Karya ini diterbitkan atas izin NovelToon HARJUANTO, isi konten hanyalah pandangan pribadi pembuatnya, tidak mewakili NovelToon sendiri
BAB 2: Hutan Bisikan dan Hukum Balik Alam 2
BAB 2: Hutan Bisikan dan Hukum Balik Alam
Bagian II: Jalan yang Menghilang
Raja Pualam memimpin dengan cepat. Jubah zamrudnya berkibar, kini sedikit robek dan berlumuran getah merah dari pepohonan yang meradang. Sutan, yang masih memegang erat Batu Rang Bunian, berusaha mengimbangi langkahnya, terengah-engah.
"Kita harus cepat!" desis Raja Pualam. "Gerbang menuju Ibukota, Pusaka Hening, tidak jauh dari sini. Tapi jalan ini… tidak stabil!"
Sutan merasakan apa yang dimaksud Pualam. Tanah di bawah kakinya terasa seperti karet yang kendor. Pemandangan di sekitarnya berputar aneh. Pohon-pohon seolah tumbuh dan bergerak dalam kecepatan tinggi, menciptakan ilusi visual yang memusingkan.

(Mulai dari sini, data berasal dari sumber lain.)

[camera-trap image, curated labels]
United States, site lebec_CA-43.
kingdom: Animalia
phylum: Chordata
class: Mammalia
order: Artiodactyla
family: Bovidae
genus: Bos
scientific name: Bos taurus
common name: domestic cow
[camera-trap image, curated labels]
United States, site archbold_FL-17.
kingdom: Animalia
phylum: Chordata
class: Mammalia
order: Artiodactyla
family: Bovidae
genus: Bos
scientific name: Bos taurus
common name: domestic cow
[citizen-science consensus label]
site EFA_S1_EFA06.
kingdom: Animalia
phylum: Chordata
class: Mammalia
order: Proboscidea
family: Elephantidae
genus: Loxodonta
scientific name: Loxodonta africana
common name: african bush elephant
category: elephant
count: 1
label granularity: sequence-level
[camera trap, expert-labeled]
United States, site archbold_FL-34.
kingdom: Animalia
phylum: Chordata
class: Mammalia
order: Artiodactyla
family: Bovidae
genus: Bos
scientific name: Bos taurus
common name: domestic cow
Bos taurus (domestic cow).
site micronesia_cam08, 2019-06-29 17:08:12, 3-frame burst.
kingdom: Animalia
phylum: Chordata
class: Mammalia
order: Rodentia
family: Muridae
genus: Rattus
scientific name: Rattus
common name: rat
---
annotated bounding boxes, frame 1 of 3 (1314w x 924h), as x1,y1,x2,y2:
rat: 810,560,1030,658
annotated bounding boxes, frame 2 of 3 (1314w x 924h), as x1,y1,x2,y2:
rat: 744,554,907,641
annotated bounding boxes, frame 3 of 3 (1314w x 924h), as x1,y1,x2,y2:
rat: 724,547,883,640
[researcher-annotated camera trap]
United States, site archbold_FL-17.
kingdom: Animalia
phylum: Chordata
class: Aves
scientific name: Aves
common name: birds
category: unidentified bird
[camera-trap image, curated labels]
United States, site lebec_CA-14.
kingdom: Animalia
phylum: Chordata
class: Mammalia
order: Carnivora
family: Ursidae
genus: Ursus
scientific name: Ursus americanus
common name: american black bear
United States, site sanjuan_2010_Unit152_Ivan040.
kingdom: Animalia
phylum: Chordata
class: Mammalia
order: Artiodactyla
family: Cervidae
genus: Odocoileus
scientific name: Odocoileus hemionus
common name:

"Kenapa hutannya jadi seperti ini, Mas Pualam?" tanya Sutan, mencoba fokus. "Apakah semua Bunian hidup di tempat yang berputar-putar?"
"Ini bukan hal normal, Manusia! Ini adalah reaksi alamiah terhadap hilangnya jantung energi kami!" Pualam menoleh sekilas, matanya memancarkan ketakutan yang tersembunyi. "Alam Bunian sangat sensitif terhadap Keseimbangan. Ketika Permata itu hilang, Keseimbangan runtuh. Semua yang seharusnya diam kini bergerak. Semua yang harusnya harmonis kini berbalik. Ini adalah Hukum Balik Alam."
Mereka tiba di sebuah area terbuka kecil. Di tengahnya, berdiri sebuah monumen batu kuno yang tampak seperti menara jam yang membeku, tingginya sekitar enam meter.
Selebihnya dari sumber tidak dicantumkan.